In case you didn't know, Goldberg is one of Obama's best media friends. Yup, this is all one big disaster.

Next we are told by the Times:
"President Obama deserves credit for putting a focus on upholding an international ban on chemical weapons and for setting aside military action at this time in favor of a diplomatic deal. The Syria crisis should demonstrate to Iran’s new president, Hassan Rouhani, that Mr. Obama, who has held out the possibility of military action against Iran’s nuclear program, is serious about a negotiated solution. Mr. Obama’s disclosure that he had indirectly exchanged messages with Mr. Rouhani was encouraging."

Obama's wavering, amorphous policy vis-a-vis Assad, which will one day be written up in "Profiles in Cowardice," will encourage Iran to reach a peaceful negotiation regarding its nuclear weapons program? Cut the crap! Iran has learned that "As President of the United States, Obama does bluff" (see:

The editorial concludes:

"There are many uncertainties ahead, including what the administration will do to support the Syrian opposition. Now that Russia and the United States have reached a deal, there’s reason to hope this cooperation will help advance an overall peace settlement for Syria."

Which brings us back to the title of this New York Times editorial: "The Syrian Pact." A "pact"? Like the "Molotov–Ribbentrop Pact" or a pact with the devil? In any event, there is no reason whatsoever to hope that Assad, a mass murderer, will abide by its terms.

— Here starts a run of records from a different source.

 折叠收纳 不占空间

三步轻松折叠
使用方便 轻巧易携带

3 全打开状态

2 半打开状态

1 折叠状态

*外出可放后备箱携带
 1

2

Make no mistake about it: The New York Times long ago lost its credibility, and for the sake of good order, it should now toss aside its ethical journalism handbook and proudly advertise itself as the semi-official mouthpiece of the Obama administration. The Times is morally bankrupt and failing financially, but maybe, after its publication of Putin's propaganda opinion piece (see:, Pravda might be willing to buy a controlling interest and keep it afloat for a few more years.

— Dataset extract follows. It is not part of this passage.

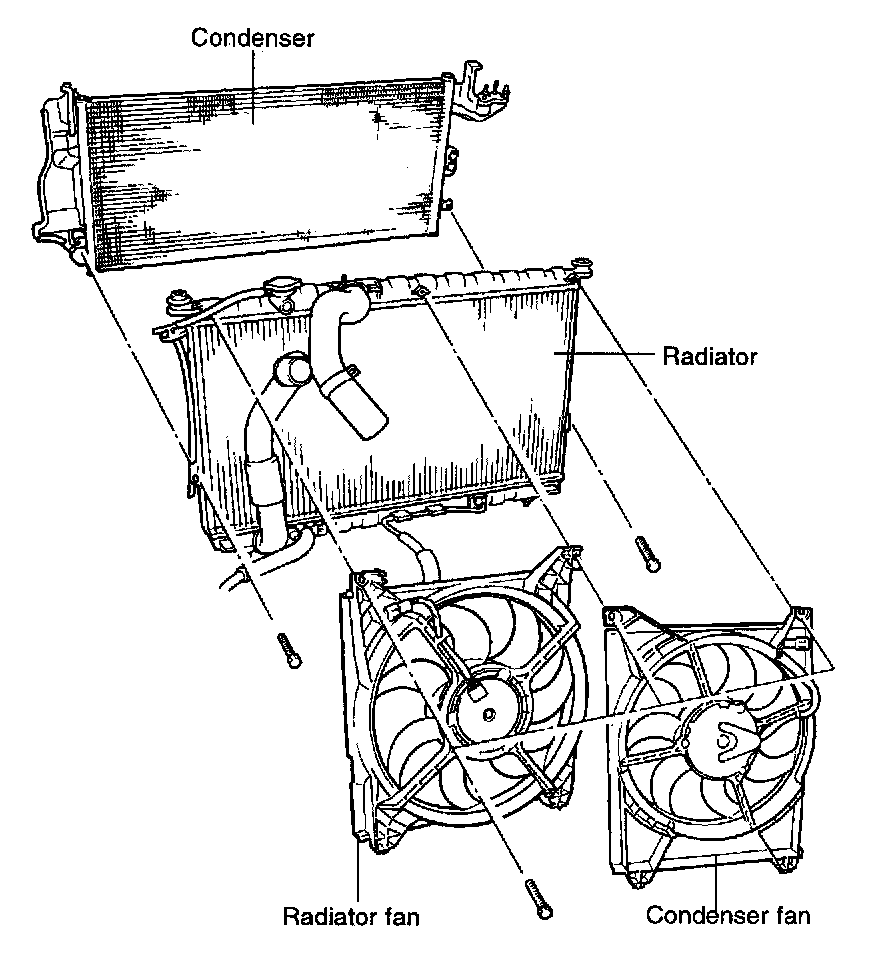 Condenser

Radiator

Radiator fan

Condenser fan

  1. Meanwhile,back in Syria,Assad's forces pummel the rebels with conventional weapons-business as usual..Dead is dead in any way that you look at it,but the world gazes aside,for only those 1.5% killed by the regime using gas are reconized,the remaining tens of matter.

  2. Oh Jeff, don't have me started. I was fuming yesterday and after I'd read about Obama's happiness with the outcome in Syria, I asked exactly the same question: "Is he delusional?" What if, if we have a madman in the White House?
    I hope he isn't, but it doesn't change the fact that this country and the world and babies in Syria and elsewhere are in trouble.
    Emptysuitness can go just this far. If we survive, America has to return the content.

  3. Correction:
    Sorry, Jeff, I apologize for my sloppiness (I am accustomed to the forums with the edit possibility and yes, English is my 7th and yes, I am absentminded). There several problems with my comment (Anon at 5:01), but I'd like to correct the last sentence to make my point clear:
    "If we survive, America has to return TO the content."

  4. Alas,we also have a President who thinks that the his actions,even should they prove bad,receive extra credit from the Washington community,because of his "style".
    .....Where does one begin with addressing that notion???